Work instructions: Scan the listing below. Report each line that includes "vote".
*** Data to use Section Begins ***
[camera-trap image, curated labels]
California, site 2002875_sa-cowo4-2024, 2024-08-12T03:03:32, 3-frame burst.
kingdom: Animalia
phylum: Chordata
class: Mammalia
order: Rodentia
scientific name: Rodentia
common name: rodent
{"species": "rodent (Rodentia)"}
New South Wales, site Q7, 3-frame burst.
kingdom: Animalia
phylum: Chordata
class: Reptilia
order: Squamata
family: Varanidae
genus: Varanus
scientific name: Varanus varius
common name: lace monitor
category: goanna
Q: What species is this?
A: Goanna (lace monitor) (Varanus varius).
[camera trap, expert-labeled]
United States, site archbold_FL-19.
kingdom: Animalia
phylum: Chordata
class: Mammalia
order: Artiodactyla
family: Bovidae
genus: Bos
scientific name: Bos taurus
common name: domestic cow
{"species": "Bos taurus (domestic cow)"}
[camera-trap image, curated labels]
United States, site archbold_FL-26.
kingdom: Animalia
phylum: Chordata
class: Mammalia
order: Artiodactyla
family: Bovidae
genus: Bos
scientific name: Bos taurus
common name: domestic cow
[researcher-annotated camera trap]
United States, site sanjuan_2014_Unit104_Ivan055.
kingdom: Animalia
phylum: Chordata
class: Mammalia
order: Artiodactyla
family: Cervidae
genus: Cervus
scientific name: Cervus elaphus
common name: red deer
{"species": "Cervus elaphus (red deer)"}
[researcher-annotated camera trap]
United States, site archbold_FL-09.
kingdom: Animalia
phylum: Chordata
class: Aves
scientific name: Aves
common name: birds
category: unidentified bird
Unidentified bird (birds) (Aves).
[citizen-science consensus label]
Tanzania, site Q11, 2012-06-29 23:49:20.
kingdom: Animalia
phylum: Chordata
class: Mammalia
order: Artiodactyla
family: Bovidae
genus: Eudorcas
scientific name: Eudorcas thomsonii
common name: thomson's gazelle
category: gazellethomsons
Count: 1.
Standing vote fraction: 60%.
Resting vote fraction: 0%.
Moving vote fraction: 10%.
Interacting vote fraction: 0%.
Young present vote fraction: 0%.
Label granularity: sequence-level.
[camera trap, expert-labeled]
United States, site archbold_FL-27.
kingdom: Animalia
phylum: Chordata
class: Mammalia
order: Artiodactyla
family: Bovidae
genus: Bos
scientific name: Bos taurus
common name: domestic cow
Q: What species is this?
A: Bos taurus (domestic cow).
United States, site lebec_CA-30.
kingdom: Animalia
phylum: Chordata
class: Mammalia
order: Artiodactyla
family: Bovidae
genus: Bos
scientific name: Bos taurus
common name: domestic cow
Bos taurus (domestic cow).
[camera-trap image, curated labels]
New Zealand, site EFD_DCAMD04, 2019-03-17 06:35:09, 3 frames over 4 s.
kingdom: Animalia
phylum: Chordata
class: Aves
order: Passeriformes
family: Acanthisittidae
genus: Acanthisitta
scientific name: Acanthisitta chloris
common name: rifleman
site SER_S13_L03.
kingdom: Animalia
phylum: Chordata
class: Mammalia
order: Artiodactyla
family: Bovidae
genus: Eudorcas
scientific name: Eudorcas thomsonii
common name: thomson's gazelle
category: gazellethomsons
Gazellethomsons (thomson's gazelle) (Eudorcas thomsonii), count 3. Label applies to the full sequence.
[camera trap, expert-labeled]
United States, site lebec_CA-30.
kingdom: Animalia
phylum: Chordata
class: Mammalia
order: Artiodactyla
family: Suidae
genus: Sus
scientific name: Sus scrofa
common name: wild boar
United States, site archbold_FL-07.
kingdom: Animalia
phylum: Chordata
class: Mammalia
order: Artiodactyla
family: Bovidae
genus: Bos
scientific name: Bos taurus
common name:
*** Data to use Section Ends ***
Exercise solution:
Standing vote fraction: 60%.
Resting vote fraction: 0%.
Moving vote fraction: 10%.
Interacting vote fraction: 0%.
Young present vote fraction: 0%.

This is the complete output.